DAVA : İtirazın İptali (Haksız Eylemden Kaynaklanan Zarar Nedeniyle)
DAVA TARİHİ : 09/11/2018
KARAR TARİHİ : 28/09/2020
KARARIN YAZILMA TARİHİ : 28/10/2020

Mahkememizde görülmekte olan İtirazın İptali (Haksız Eylemden Kaynaklanan Zarar Nedeniyle) davasının yapılan açık yargılaması sonunda,
GEREĞİ DÜŞÜNÜLDÜ:
DAVA: Davacı vekili 09/11/2018 tarihli dava dilekçesinde özetle; davacı şirket nezdinde ……… numaralı sigorta poliçesi ile sigortalı olan davalının sahibi olduğu …….. plakalı vasıtanın, seyir halinde bulunan ……… plakalı vasıtaya çarparak, çarpmanın etkisiyle kendi etrafında dönmesine ve park halindeki ……… plakalı araca çarpmasına, bahsi geçen park halindeki aracın da kendi önündeki park halindeki …….. plakalı araca öçarparak yaralanmalı ve maddi hasarlı zincirleme bir trafik kazasına sebebiyet verdiğini, kaza sebebiyle …….. ve ……… plakalı araçların maliklerine sırasıyla 5.212,00 TL ve 8.710,00 TL olmak üzere toplamda 13.922,00 TL tutarında ödeme yapıldığını, kaza tarihinde düzenlenen yaralanmalı trafik kazası tespit tutanağının incelenmesinde araç sürücüsünün olay yerini terk ettiğinin görüldüğünü ve trafik kurallarını ihlal etmesi nedeniyle %100 kusurlu olduğunun belirlendiğini, dava konusu kaza ve zararların sürücü ……….’ın trafik kurallarını açıkça ihlal etmesi ve kazaya sebebiyet veren durumunun sürücünün kusuru neticesinde gerçekleşmiş olmasının, dolayısıyla haklı rücu sebeplerinin varlığı nedeniyle ödenen miktarın davalıdan rücuen tahsili yoluna gidilerek Bakırköy …….. İcra Müdürlüğünün ……….. esas sayılı ilamsız icra takibi başlatıldığını, takibe itiraz edildiğini ve durduğunu, bu nedenle icra dosyasına yapılan itirazın iptali ile takibin devamına, %20’den az olmamak kaydıyla icra inkar tazminatına hükmedilmesine karar verilmesini talep ve dava etmiştir.
CEVAP: Davalı vekili cevap dilekçesinde özetle; davanın reddine karar verilmesini talep etmiştir.
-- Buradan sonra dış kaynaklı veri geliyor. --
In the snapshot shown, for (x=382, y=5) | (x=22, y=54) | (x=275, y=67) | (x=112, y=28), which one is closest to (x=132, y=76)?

Bakırköy …….. İcra Müdürlüğü’nün ……… E. Sayılı takip dosyasının incelenmesinde; Takip talebine itiraz edilen alacaklı, itirazın tebliği tarihinden itibaren bir sene içinde mahkemeye başvurarak, genel hükümler dairesinde alacağının varlığını ispat suretiyle itirazın iptalini dava edebilir. Bakırköy ……… İcra Müdürlüğü’nün ……… E. sayılı dosyasının tetkikinde alacaklı tarafından borçluya yönelik 13.922,00 TL asıl alacağın tahsili için takip yapıldığı, borçlunun süresi içinde borca itiraz ettiği, takibin durduğu davanın İİK nun 67.Maddesinde belirtilen bir yıllık hak düşürücü süre içinde açıldığı tespit edilmiştir.

Bilirkişiler tarafından düzenlenen bilirkişi raporu sonuç kısmında; davalı ………..’ın maliki olduğu araç sürücüsü dava dışı ……….’ın %100 oranında asli tam kusurlu olduğu, kaza sonucu ……… plakalı araçta meydana gelen 8.710,00 TL hasar zararı …….. plaka sayılı araçta meydana gelen 5.212,00 TL hasar zararının kadri marufunda olduğu, davacı doğa sigortanın ödeme belgelerini ibraz etmesi gerektiği, davalı tarafa ait araç sürücüsünün sağlık kuruluşuna gitmediği, sağlık nedeni ile olay yerini terk ettiğine dair bir belge mevcut olmadığı bu nedenle davalının meydana gelen hasardan sorumlu bulunduğu, davacı sigorta şirketinin ödeme tarihinden itibaren işleyecek ticari faiz talep edebileceği ancak ödeme belgeleri sunulmadığından ödeme tarihinin belirlenemediği ve icra takip tarihi itibari ile faiz hesaplaması yapılamadığı belirtilmiştir.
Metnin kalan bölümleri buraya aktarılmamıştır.